Ramírez asintió con la cabeza. Pérez se encogió de hombros.
—Es dura —dijo Falcón—, y no creo que tengamos suficiente contra ella para hacerla sentir siquiera un poco incómoda. Tendremos que buscar más.
—¿Y vigilancia? —preguntó Ramírez.
—Todavía no puedo justificar ese gasto —dijo Falcón—. Necesitaría tener algo más contra ella. El motivo del amante no sirve y el motivo de Joaquín López no es lo suficientemente fuerte, aunque vale la pena hablar de ello con el juez Calderón.
—El señor López se ha ofrecido para ayudar.
—No tengo ninguna duda.
—Y si encuentran algo en Madrid… ¿entonces la pondrá bajo vigilancia?
—Si ha estado relacionada con un asesinato antes, sí. Si ha robado en una tienda, no.
—Para pillarla necesitamos relacionarla con el de la cámara del cementerio —argumentó Pérez, lo que no ayudaba mucho.
—¿Qué estaría haciendo allí? Es lo que tiene que preguntarse —dijo Falcón—. Había terminado su trabajo. Si trabaja por encargo, ¿por qué filmar el funeral?
—A lo mejor está montando una película con vistas al chantaje —propuso Pérez.
—Eso está muy traído por los pelos, subinspector.
—¿La desaparición de Eloísa Gómez también está traída por los pelos? —preguntó Ramírez—. La esposa la vio en el vídeo que estábamos mirando después de que se llevaran el cadáver.
—Creo que eso es algo entre el asesino y Eloísa…
—Puede ser que a la esposa no le gustara la idea de que hubiera un cómplice suelto por ahí —dijo Pérez.
—Pensemos por qué está jugando con el teléfono móvil de Eloísa Gómez —indicó Falcón—. ¿Por qué dijo aquello de que tenía una historia que contar?
—¿Qué es lo que dijo? —preguntó Ramírez.
—Ya se lo expliqué.
—Nos dijo que había dicho: «¿Estamos cerca?» y «Más cerca de lo que cree» —recordó Ramírez—, pero «una historia que contar», no, no nos lo mencionó.
Falcón se sintió sorprendido y avergonzado. Le preocupaban los lapsus de memoria. El brandy. Les contó lo que había sucedido en el puente.
—Es una distracción —dijo Ramírez.
—Una locura —dijo Pérez.
—Es críptico por sí solo, pero unido a la aparición del hombre en el funeral con la cámara podría significar que va a volver a actuar —indicó Falcón—. Tenemos que mantener una mente abierta. No podemos descartar ninguna posibilidad y concentrarnos sólo en Consuelo Jiménez.

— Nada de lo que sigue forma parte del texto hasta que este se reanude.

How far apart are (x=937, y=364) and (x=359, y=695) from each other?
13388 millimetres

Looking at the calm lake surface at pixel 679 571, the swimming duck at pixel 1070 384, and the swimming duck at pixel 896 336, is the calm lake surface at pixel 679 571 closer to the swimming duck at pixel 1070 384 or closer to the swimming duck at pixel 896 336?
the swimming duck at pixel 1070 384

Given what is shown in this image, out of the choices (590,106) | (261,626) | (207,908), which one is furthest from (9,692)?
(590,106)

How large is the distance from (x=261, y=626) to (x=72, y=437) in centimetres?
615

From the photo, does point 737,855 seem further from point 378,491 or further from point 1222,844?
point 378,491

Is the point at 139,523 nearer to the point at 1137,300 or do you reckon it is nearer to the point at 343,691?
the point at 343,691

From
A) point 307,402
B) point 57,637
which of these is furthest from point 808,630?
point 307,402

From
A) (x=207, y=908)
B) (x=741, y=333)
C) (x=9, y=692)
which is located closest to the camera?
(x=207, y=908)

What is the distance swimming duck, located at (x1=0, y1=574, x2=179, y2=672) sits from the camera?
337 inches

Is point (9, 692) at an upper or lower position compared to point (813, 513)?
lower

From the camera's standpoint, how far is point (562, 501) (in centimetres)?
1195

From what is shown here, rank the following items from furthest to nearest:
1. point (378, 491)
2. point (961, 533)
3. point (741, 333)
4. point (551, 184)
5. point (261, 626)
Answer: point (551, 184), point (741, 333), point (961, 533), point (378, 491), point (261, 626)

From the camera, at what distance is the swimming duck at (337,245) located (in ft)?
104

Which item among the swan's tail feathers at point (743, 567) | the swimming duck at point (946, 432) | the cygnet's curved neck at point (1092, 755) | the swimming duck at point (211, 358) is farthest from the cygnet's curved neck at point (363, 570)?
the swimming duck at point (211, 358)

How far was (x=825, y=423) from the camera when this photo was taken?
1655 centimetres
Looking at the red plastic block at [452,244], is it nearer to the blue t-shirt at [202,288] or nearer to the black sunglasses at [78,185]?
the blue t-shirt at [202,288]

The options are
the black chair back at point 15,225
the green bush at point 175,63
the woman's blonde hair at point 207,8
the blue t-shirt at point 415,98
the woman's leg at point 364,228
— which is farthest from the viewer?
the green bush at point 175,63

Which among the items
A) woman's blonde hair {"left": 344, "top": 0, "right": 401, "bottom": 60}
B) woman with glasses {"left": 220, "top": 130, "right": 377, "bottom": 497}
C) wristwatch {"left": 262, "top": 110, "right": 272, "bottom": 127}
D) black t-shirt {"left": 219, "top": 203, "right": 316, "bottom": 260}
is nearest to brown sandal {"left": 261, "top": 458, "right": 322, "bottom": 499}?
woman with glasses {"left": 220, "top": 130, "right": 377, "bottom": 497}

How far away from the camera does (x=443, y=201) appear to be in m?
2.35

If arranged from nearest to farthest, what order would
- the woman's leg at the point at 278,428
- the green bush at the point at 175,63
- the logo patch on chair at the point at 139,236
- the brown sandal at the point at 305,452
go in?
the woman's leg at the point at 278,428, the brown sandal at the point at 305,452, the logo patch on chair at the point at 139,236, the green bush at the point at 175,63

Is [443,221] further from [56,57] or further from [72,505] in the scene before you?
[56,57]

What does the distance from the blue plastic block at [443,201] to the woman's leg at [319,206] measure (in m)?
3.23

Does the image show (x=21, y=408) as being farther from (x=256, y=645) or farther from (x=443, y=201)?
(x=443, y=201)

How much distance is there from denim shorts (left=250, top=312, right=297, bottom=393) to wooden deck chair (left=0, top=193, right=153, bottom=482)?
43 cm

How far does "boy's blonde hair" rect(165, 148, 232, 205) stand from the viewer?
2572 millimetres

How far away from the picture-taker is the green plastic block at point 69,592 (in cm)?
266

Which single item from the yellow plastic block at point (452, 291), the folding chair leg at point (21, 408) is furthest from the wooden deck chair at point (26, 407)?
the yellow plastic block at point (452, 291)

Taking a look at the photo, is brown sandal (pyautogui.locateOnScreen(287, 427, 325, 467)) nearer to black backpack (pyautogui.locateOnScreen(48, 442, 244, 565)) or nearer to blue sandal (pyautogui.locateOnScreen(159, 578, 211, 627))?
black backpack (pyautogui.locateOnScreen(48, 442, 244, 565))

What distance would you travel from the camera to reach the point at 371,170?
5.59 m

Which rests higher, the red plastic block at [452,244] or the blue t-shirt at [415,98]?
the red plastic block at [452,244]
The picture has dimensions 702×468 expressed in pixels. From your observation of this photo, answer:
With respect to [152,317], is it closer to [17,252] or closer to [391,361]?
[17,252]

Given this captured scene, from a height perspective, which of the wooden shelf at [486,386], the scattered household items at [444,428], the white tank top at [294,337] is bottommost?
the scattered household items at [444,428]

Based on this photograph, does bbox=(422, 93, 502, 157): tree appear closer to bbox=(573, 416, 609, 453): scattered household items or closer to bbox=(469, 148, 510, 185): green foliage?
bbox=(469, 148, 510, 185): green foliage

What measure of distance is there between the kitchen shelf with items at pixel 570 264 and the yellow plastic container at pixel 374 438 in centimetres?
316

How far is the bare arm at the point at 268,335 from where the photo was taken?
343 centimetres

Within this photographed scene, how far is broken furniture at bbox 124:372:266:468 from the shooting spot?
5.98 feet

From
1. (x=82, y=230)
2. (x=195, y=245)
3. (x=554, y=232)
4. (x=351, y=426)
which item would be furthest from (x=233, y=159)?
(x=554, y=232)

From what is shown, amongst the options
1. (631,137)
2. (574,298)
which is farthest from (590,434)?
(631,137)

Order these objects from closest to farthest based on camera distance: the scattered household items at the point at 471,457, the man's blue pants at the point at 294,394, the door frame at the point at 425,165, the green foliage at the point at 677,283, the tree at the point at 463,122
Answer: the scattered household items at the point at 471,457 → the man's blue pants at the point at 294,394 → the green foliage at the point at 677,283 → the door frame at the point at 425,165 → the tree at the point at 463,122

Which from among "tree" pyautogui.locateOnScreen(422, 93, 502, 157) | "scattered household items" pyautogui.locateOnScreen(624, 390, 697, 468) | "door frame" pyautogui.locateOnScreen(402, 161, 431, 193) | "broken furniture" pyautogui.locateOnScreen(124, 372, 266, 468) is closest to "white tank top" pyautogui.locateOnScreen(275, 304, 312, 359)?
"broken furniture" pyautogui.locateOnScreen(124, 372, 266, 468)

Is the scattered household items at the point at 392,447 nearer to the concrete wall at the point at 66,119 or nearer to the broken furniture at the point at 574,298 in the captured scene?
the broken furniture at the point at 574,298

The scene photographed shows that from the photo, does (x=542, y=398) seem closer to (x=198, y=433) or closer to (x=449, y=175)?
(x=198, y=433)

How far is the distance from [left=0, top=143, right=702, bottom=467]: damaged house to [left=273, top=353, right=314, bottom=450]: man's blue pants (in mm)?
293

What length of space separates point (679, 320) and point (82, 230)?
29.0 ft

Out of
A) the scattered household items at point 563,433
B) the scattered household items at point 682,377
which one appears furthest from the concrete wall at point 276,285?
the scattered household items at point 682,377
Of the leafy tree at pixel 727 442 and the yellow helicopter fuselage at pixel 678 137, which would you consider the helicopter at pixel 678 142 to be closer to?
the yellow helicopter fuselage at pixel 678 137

Ramírez empezó a pasear agitadamente por la habitación. Falcón hizo salir a los dos hombres pero volvió a llamar a Pérez.
—Quiero que haga un par de cosas con estas listas —dijo Falcón—. Coja las dos primeras que me ha dado y compruebe si esas empresas todavía existen. Luego encuentre los nombres de los directores, ejecutivos y no ejecutivos, de todas estas empresas entre 1990 y 1992. Sólo eso y lo dejamos.